An exact copy is the goal: every line from the one containing "this 474×258 image." to the end of the material below, pictures excluded.

Dataset records |

::::

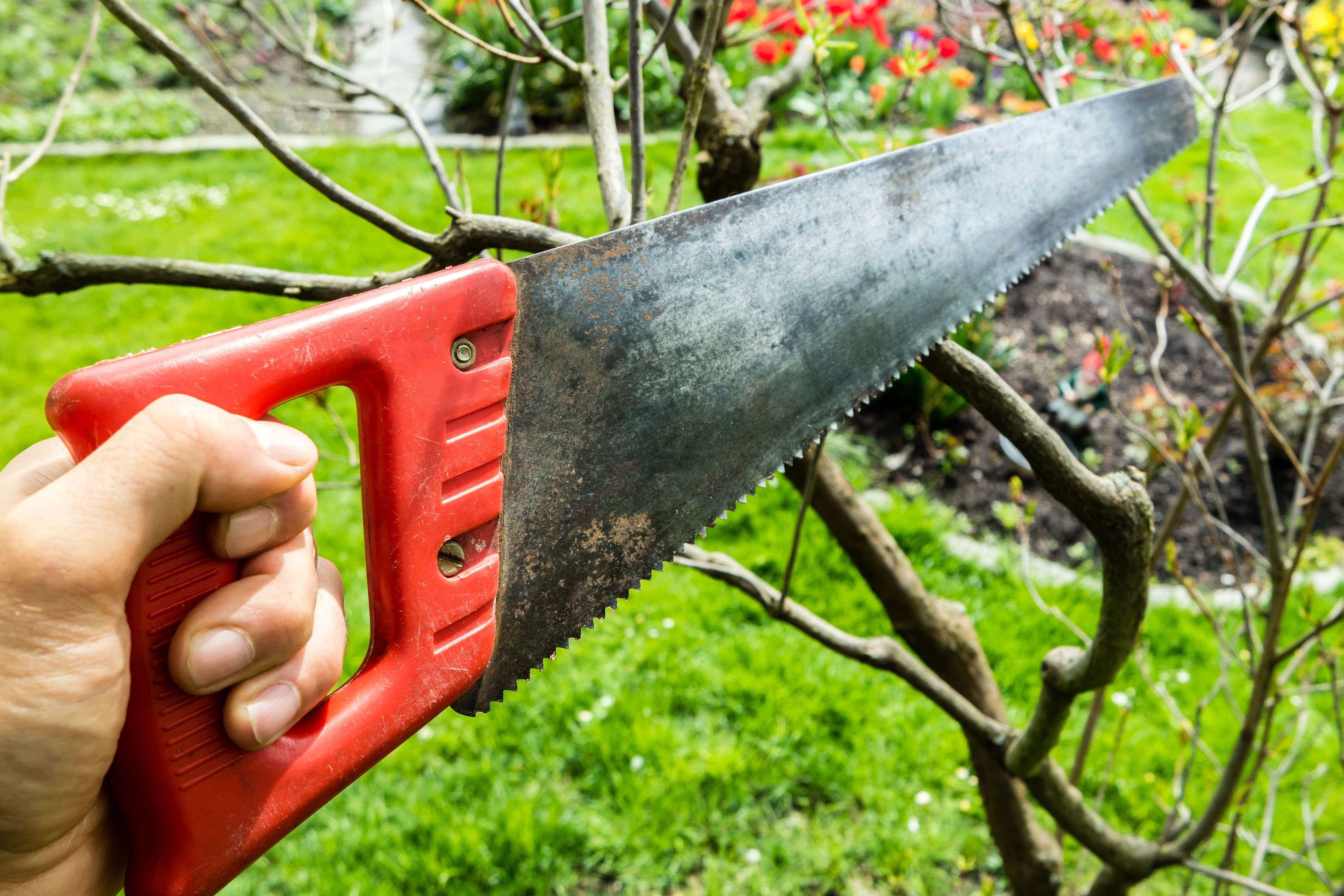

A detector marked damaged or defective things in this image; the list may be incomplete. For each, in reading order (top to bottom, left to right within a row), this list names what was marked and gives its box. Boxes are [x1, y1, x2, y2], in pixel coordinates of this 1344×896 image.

rusty blade surface [454, 77, 1199, 714]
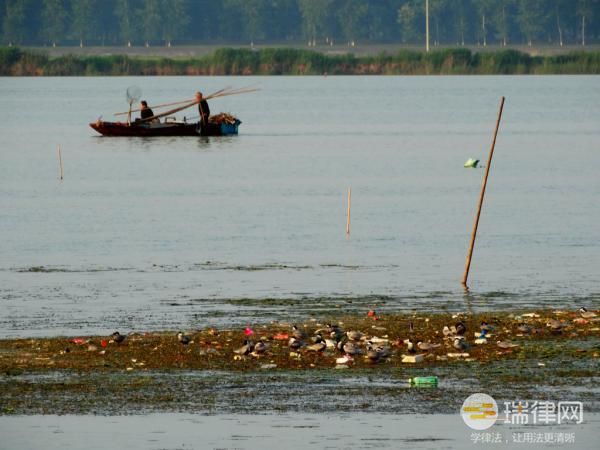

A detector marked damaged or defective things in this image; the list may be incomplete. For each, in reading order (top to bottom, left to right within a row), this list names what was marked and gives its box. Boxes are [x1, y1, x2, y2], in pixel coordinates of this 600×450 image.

rusty metal pole [462, 96, 504, 286]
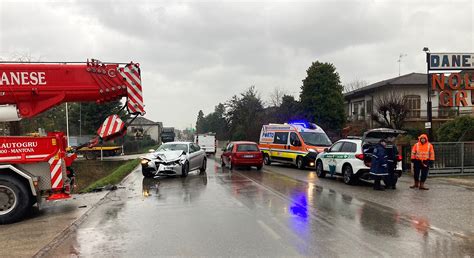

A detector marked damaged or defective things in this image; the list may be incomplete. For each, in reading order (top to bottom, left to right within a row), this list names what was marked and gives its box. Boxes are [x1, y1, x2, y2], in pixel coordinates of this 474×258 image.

white damaged car [141, 141, 207, 177]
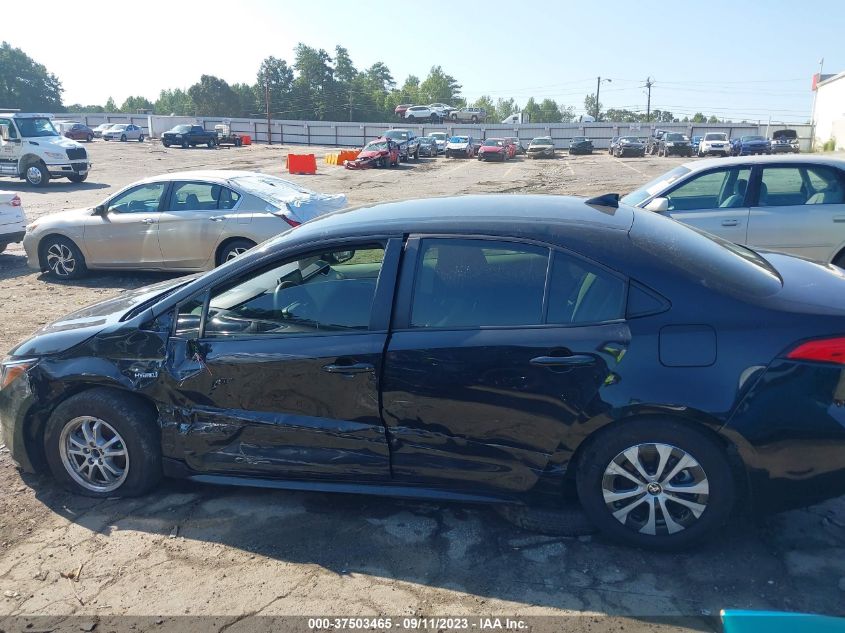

::::

Response |
A detector marked damaged or defective things in this image; the list may be incomplete. For each, in reading order (top to bottom, left to right within a row), this list names what was marked and gives its box. Boxes are [x1, y1, x2, y2], in pixel coordinates of this 474×258 image.

white damaged car [141, 141, 207, 177]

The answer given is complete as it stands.